4/21/23

Likelihood-Based Methods for Fitting Stochastic Epidemic Models to Noisy Data

https://youtu.be/MgzBdv_84J4

Due to noisy observational data and nonlinear dynamics, even simple stochastic epidemic models such as the Susceptible-Infectious-Removed (SIR) present significant challenges to inference. In particular, evaluating the marginal likelihood of the data under such stochastic processes is a notoriously difficult task. As a result, likelihood-based inference is typically considered out of reach in the presence of missing data, and practitioners often resort to simulation methods or approximations that may bias conclusions and reduce interpretability of estimates. In this talk, Dr. Xu will discuss some recent contributions that enable "exact" inference under the model via the likelihood of observed data, focusing our attention on a perspective that makes use of latent variables to explore configurations of the missing data within a Markov chain Monte Carlo framework.
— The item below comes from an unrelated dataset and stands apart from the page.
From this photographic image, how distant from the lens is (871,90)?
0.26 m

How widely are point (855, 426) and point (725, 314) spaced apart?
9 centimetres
Motivated both by count data from large outbreaks and high-resolution contact data from mobile health studies, this talk will show how our data-augmented approach successfully learns the interpretable epidemic parameters and scales to handle large realistic data settings efficiently.

Dr. Jason Xu is an Assistant Professor in the Department of Statistical Science at Duke University, with a secondary appointment by courtesy in Biostatistics and Bioinformatics. Prior to joining the faculty at Duke, Jason worked at the University of California Los Angeles with support from the NSF Mathematical Sciences Postdoctoral Research Fellowship. He completed hisPhD in Statistics at the University of Washington where his work was funded by an NDSEG Fellowship. Dr. Xu grew up in Tucson, where he received a BS in Mathematics from the University of Arizona in 2012.